8.2.1. Relatives

La relativisation est une procédure d'enchâssement syntaxique reconnu dans les langues du monde. Selon Creissels (2000c:11;1) la relativisation est "une construction employée typiquement pour restreindre le référent d'un terme nominal d'une unité phrastique (la principale) en lui attribuant une propriété construite en prenant une variable comme terme d'une autre unité phrastique" 306 .

La structure de la relativisation en français standard est postnominale. La relative est enchâssée dans le constituant relativisant de la structure phrastique principale, ce dernier ayant pour tête lexicale un nom auquel succède la relative qui a les caractéristiques syntaxiques d'un modifieur et dont la fonction est de restreindre l'extension du nom.

Une propriété majeure de la relative est l'impossibilité de rétablir dans sa forme et sa position canonique le terme de l'unité phrastique indépendante correspondante. Elle constitue ainsi un trou syntaxique 307 comblé par le relativiseur.

‘(102) Je connais la personne qui _ parle’

L'élément relateur dans la relativisation, que les grammaires traditionnelles nomment pronom relatif, marque la frontière d'une clause enchâssée, il est le représentant du syntagme nominal relativisé et marque la fonction du terme relativisé dans la clause enchâssée, c'est ainsi qu'on lui accorde depuis Chomsky (1968) une double fonction. Les différentes fonctions syntaxiques de constituants nominaux auxquelles accèdent les relatives sont des inventaires variables selon les langues.

*-*-*

**TRAVAIL À FAIRE**
1. Extrayez du texte étudié le passage situé entre « Une propriété majeure » et « par le relativiseur. », bornes incluses.
2. Pour chacune des affirmations suivantes, répondez par oui ou par non selon qu'elle concorde ou non avec le texte étudié, et citez à l'identique les mots du texte qui permettent de trancher. (a) En français standard, la structure de la relativisation est prénominale. (b) Depuis Chomsky (1968), on accorde une double fonction à l'élément relateur. (c) Les fonctions syntaxiques auxquelles accèdent les relatives sont identiques dans toutes les langues.
3. Résumez le texte étudié en deux phrases.

**DONNÉES FOURNIES**

*-*-*

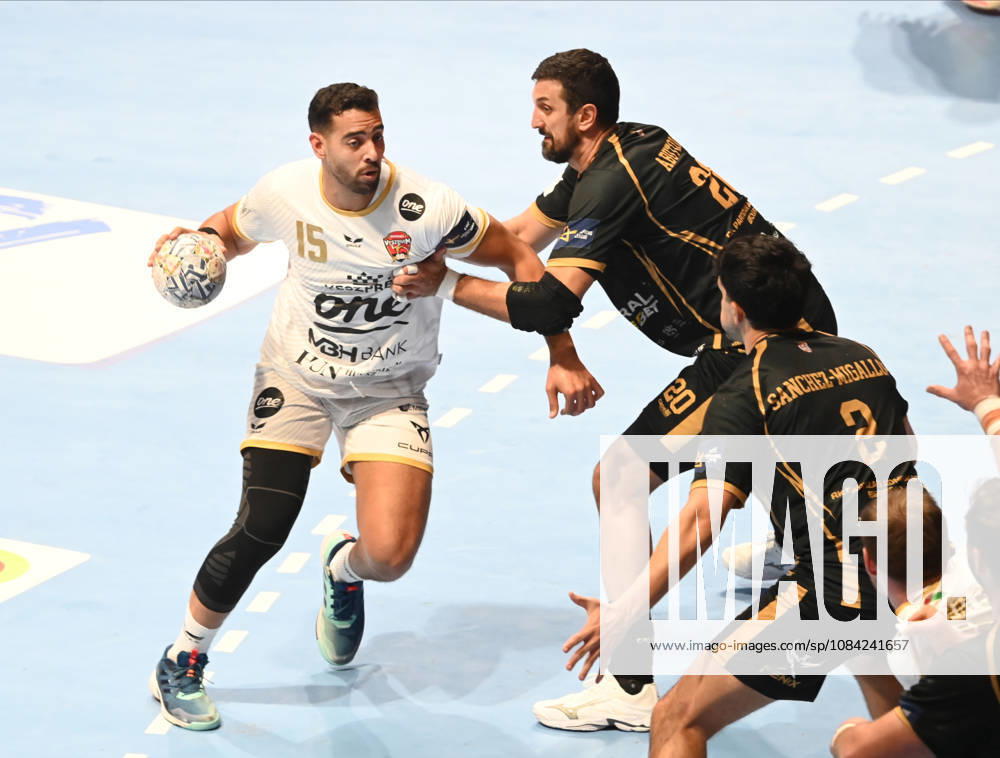 PARTIZAN vs VESZPREM HESHAM ELSAYED MOHAM AHMED, handball player of Veszprem, during the EHF Champions League against Partizan Belgrade, at Aleksandar Nikolic Hall. Belgrade, 07.10.2026. photo: Nebojsa Parausic MN Press HANDBALL, EHF CHAMPIONS LEAGUE, VESZPREM, PARTIZAN Belgrade Aleksandar Nikolic Hall Serbia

*-*-*

**CORRIGÉ DANS L'ORDRE**
1.
Une propriété majeure de la relative est l'impossibilité de rétablir dans sa forme et sa position canonique le terme de l'unité phrastique indépendante correspondante. Elle constitue ainsi un trou syntaxique 307 comblé par le relativiseur.

2.
(a) Non : « La structure de la relativisation en français standard est postnominale. »
(b) Oui : « c'est ainsi qu'on lui accorde depuis Chomsky (1968) une double fonction »
(c) Non : « sont des inventaires variables selon les langues »

3. La relativisation est une procédure d'enchâssement syntaxique qui, en français standard, place la relative après le nom afin d'en restreindre l'extension. Le terme relativisé ne peut pas y être rétabli dans sa forme et sa position canonique, et ce trou syntaxique est comblé par le relativiseur, auquel on accorde une double fonction.